Introduction
In this document, I analyze headlines from containing crypto (like bitcoin) headlines. This is a trial. I look to accomplish three things:
Create code so that John’s headlines will be immediately incorporated
Evidently, the dictionary used to perform sentiment analysis matters. Hence, I use the finance mapping. The list of stop words and sentiment can be found at Loughran and Mcdonald’s page.
Aggregation of sentiment is important as well. I follow the best practices laid out in the survey article
With the sentiment, Ziemek will go an event study and we can write up the results.
Data Cleaning and Text analysis methodology
In this part, I only analyze the title of the 2017 bitcoin dataframe given to me by John. It is relatively easy to amend the code to analyze the article description. The steps that I follow are:
First, I download the csv file 2017_bitcoin_dataframe.csv. The file contains 1796 news articles.
I make a list of all the stopwords from Loughran and Mcdonald’s page. These stop words include words that may be generic “are”, “at”; long generic words like “allow”, “almost”; dates and numbers, and auditor names. I could have chosen to not use auditor names but I did. I also do not use “names” as there was no need.
After I compile a master list of stopwords, I convert them to lower case.
I also compile a list of sentiments from their page. The sentiments are given in different worksheets. The list of possible sentiments are negative, positive, uncertainty, litigious, constraining, strong modal and weak modal. I do not plan to use constraining, strong modal and weak model sentiments.

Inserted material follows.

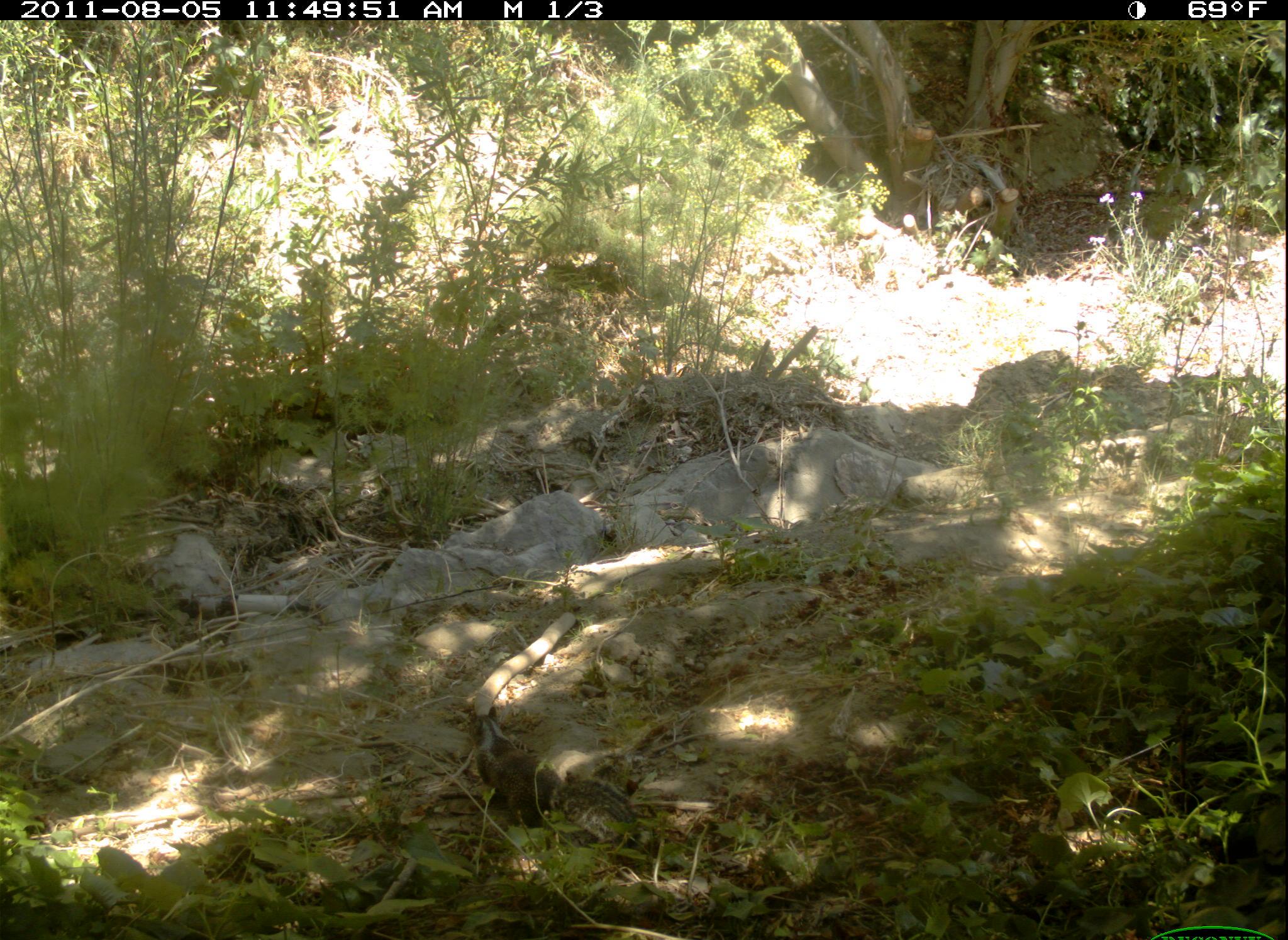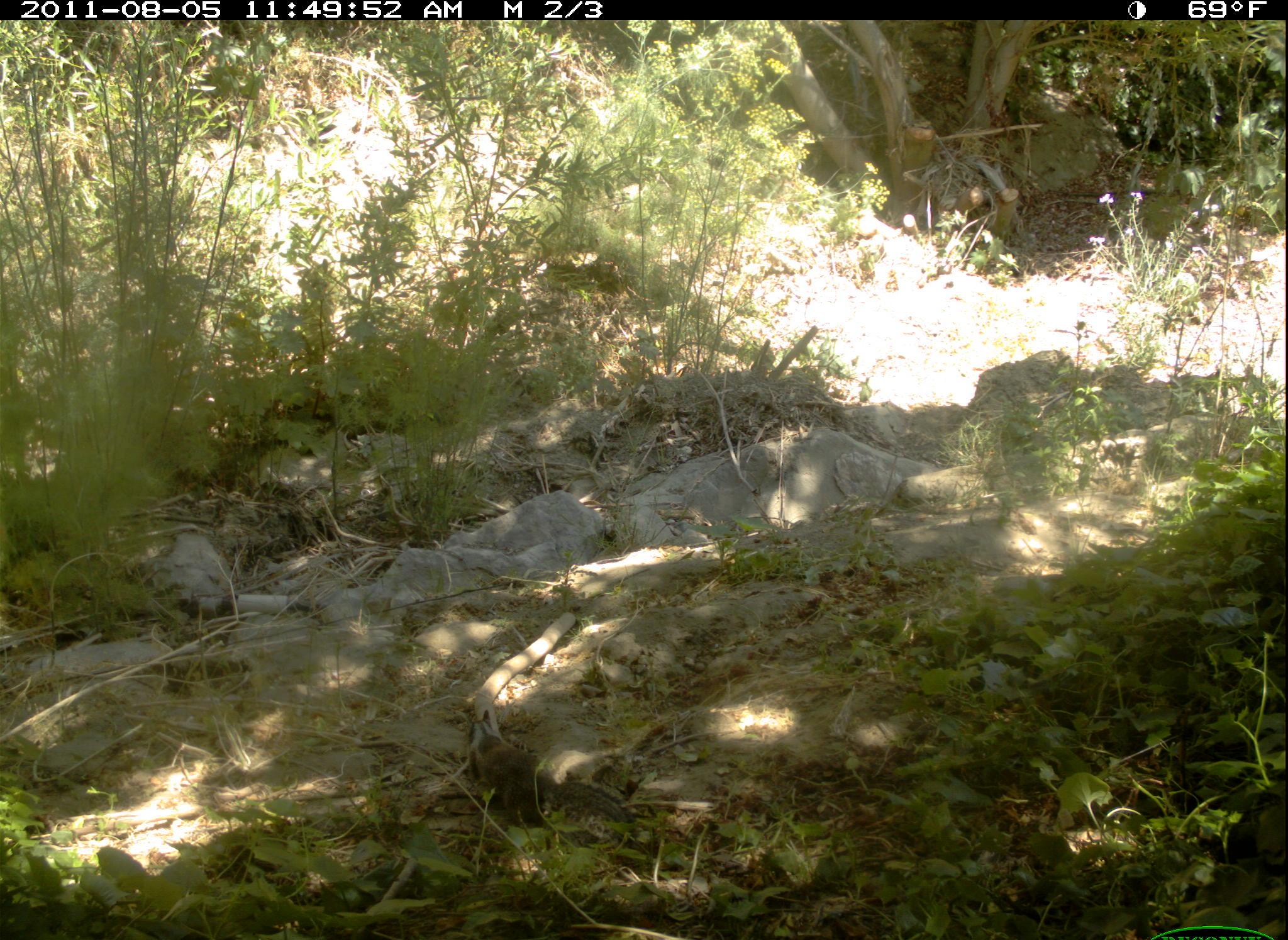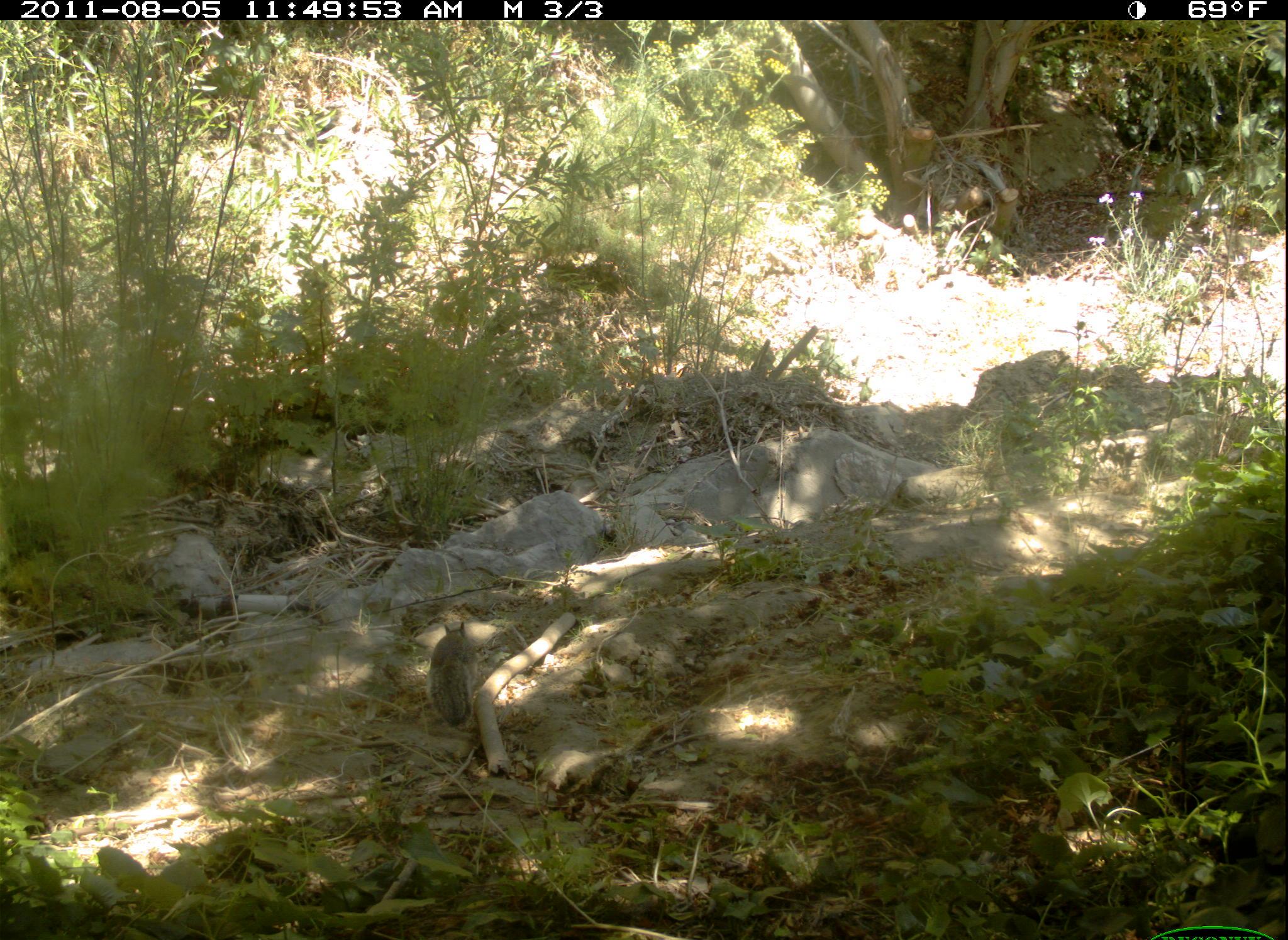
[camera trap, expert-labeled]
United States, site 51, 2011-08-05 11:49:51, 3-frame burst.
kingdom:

I convert all the master lists to lower case; remove punctuation; remove numbers.
At this point, after assembling the stopwords and sentiment words, I can analyze the title text. The methodology steps are:
I tokenize the articles. So, for example, the first article title is “bitcoin prices” — the title has two words. By tokenizing, I split the title into two parts: “bitcoin” and “prices”. I do so for all the 1796 news articles.
Then, I remove all the stopwords. Note that I am able to do so because punctuation is removed; whitespace is stripped; everything is lowercase. For example, the second article is titled:
“How many bitcoins we can miner per a day with S7 AntMiner? Bitcoin India Inc”.
This second article has 15 words. After removing the stop words, there are 5 germane words to analyze.
Afterward, for each article, using the remaining words, I match them with positive and negative words. It turned out that the second article did not have any positive or negative words and I qualify that article has having a neutral sentiment.
It may be that a article has both positive and negative words. Then, using the survey article approach, I calculate the percent positive metric: (Number of positive words - Number of negative words) / Number of total cleaned words.
Last, using the UTC time, I also calculate the hour, month, weekday of the publicaton.
Analysis
Overall Exploratory Analysis
| Statistic | N | Mean | St. Dev. | Min | Pctl(25) | Pctl(75) | Max |
| # cleaned words | 1,796 | 5.4 | 2.3 | 0 | 4 | 7 | 23 |
| # Neg Words | 1,796 | 0.1 | 0.4 | 0 | 0 | 0 | 4 |
| # Pos words | 1,796 | 0.1 | 0.2 | 0 | 0 | 0 | 2 |
| # Uncertain words | 1,796 | 0.02 | 0.2 | 0 | 0 | 0 | 2 |
| # Litigious words | 1,796 | 0.04 | 0.2 | 0 | 0 | 0 | 3 |
Table 1 shows the summary statistics. On average, after the clean up, each article had 5.4 words; an overwhelming majority of them were neutral as evidence by the number of negative and positive words. It is interesting that there are more litigous words relative to uncertain words. This finding is consistent with John who also found that most articles were neutral.
Figure 1 shows the box plot of the percent positive words group by the day of the week. Two observations are in order. First, it does not look like there are the mean of negative titles changes by the day. Second, positive words may have a pattern. It seems that most positive articles come out on Friday and Sunday.
Figure 2 shows the box plot of the percent of positive words by month. The lack of a box means that majority of the articles are neutral. But, for some reason, the variability seems to be increasing with month. Also, something probably happened in February where majority of articles are negative. Note that this is only for 2017. This may change after I add 2018 and other articles.